** Exercícios a resolver **
[a] Reescreva em forma de lista o parágrafo do texto sobre a proposta do PSD que começa por "Depois equidade", conservando os factos principais.
[b] Transcreva do texto sobre a proposta do PSD tudo o que vai desde "Aliás, visando atacar" até "forem. Incluindo clubísticos.".
[c] Prolongue o texto sobre a proposta do PSD a partir do ponto em que termina.

##### Texto apresentado #####

Vistas estas pronúncias, tem-se até alguma dificuldade em compreender as críticas apressadas e sobretudo profundamente desinformadas que têm sido feitas a esta iniciativa.

Depois equidade. Porque o PJL do PAN tinha como objetivo assumido visar as associações que designou como “discretas”, o que não nos parece correto nem defensável, aliás, é o PAN que nomeia Maçonaria e Opus Dei na exposição de motivos do seu diploma. Sendo percetíveis os objetivos, o PSD não se revê numa identificação potencialmente estigmatizante. A lei deve ser geral e abstrata e não persecutória, deve dirigir-se a indivíduos ou organizações abstratamente considerados e não concretamente identificáveis. Daí que a segunda trave-mestra da proposta do PSD defende a extensão desta obrigatoriedade de identificação à pertença a todas e quaisquer ligações associativas. Não compete ao legislador classificar associações como discretas ou secretas, são conceitos indeterminados. Se as ligações associativas são potencialmente geradoras de conflitos de interesses, devem ser conhecidas todas elas e não apenas as que se dirijam a organizações especificamente consideradas.

Aliás, visando atacar esta proposta, António Lobo Xavier disse esta semana que “são piores os benfiquismos ou os portismos do que algumas destas ligações”. Lamento que tivesse falado sem saber conhecer a proposta que comentava porque, precisamente por isso, consideramos que a lei não deve tecer considerações prévias sobre as organizações associativas. Ao se indicar todas elas consideram-se todos os eventuais condicionamentos, sejam eles de que natureza forem. Incluindo clubísticos.

##### Dados fornecidos #####

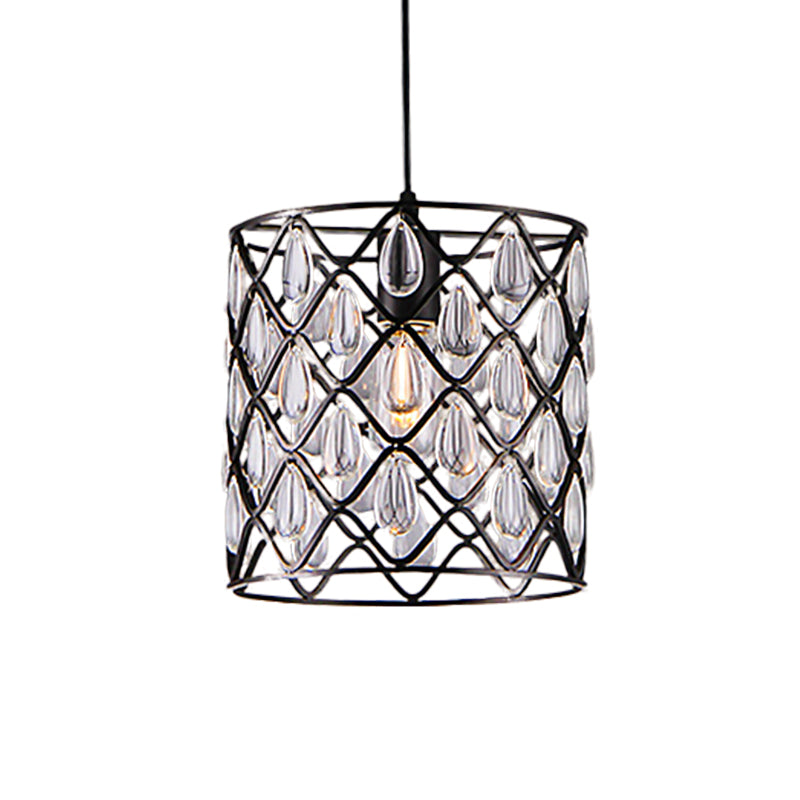 Iluminación colgante enjaulada de metal con caída de cristal deco industrial 1/4/6 luces lámpara lámpara de lámpara en negro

#####

** Lista de respostas **
[a]
- O projeto de lei do PAN visava as associações que designou como "discretas" e nomeava a Maçonaria e a Opus Dei na exposição de motivos.
- O texto considera isso incorreto e indefensável, e o PSD não se revê numa identificação potencialmente estigmatizante.
- A lei deve ser geral e abstrata, e não persecutória. Deve dirigir-se a indivíduos ou organizações abstratamente considerados, e não concretamente identificáveis.
- Por isso, a segunda trave-mestra da proposta do PSD estende a obrigatoriedade de identificação a todas as ligações associativas.
- Não compete ao legislador classificar associações como discretas ou secretas, porque são conceitos indeterminados.
- Se as ligações associativas podem gerar conflitos de interesses, devem ser conhecidas todas, e não apenas as de certas organizações.

[b]
Aliás, visando atacar esta proposta, António Lobo Xavier disse esta semana que “são piores os benfiquismos ou os portismos do que algumas destas ligações”. Lamento que tivesse falado sem saber conhecer a proposta que comentava porque, precisamente por isso, consideramos que a lei não deve tecer considerações prévias sobre as organizações associativas. Ao se indicar todas elas consideram-se todos os eventuais condicionamentos, sejam eles de que natureza forem. Incluindo clubísticos.

[c]
Esta proposta pode naturalmente ser criticada mas não pode duvidar-se da sua intenção genuinamente moralizadora e, devo dizê-lo mesmo, defensora da não estigmatização das organizações identificadas no PJL do PAN, recusando-se a criar uma lei visando organizações concretas.

Aqui chegados, importa agora perceber, como se pergunta no título, onde está afinal o problema?

Quando os titulares de cargos políticos e altos cargos públicos, hoje em dia, já devem tornar pública a totalidade dos seus rendimentos com indicação da respetiva fonte; a declaração de IRS; a descrição dos elementos do seu ativo patrimonial; os bens herdados; o património imobiliário, de quotas, ações e partes sociais de capital em sociedades; os veículos automóveis; as carteiras de títulos e contas bancárias à ordem e créditos concedidos; a descrição das dívidas perante o Estado ou quaisquer pessoas singulares ou coletivas; os cargos sociais que exerçam ou tenham exercido em empresas, fundações ou associações… perante este absoluto striptease, qual é afinal o especial problema em indicar as associações de que fazemos parte?

Tenho, genuinamente, dificuldade em compreender.

Até em conversa com amigos, sempre que intervimos sobre determinada matéria e temos a ela qualquer especial ligação, fazemos a prévia “declaração de interesses”, que não nos inibe de participar, mas torna claro perante todos as especiais ligações que temos ao assunto. Não para impedir, mas para permitir o escrutínio dessa ligação. É apenas isso que se pretende.

E esse é todo o cerne desta questão. O PSD tem tido uma intervenção política nesta área que visa a remoção de obstáculos à atração dos melhores para a vida política. Defendemos que a política se desvie do caminho de funcionalização da função de deputado que tem vindo a ser seguido. Para isso, para podermos reduzir as incompatibilidades e impedimentos, temos que tornar ainda mais transparentes as ligações. Para podermos permitir que as pessoas possam servir o país apenas durante uma fase da sua vida, sem criação de constrangimentos e dificuldades nos seus demais interesses, todos esses interesses devem poder ser objeto de escrutínio.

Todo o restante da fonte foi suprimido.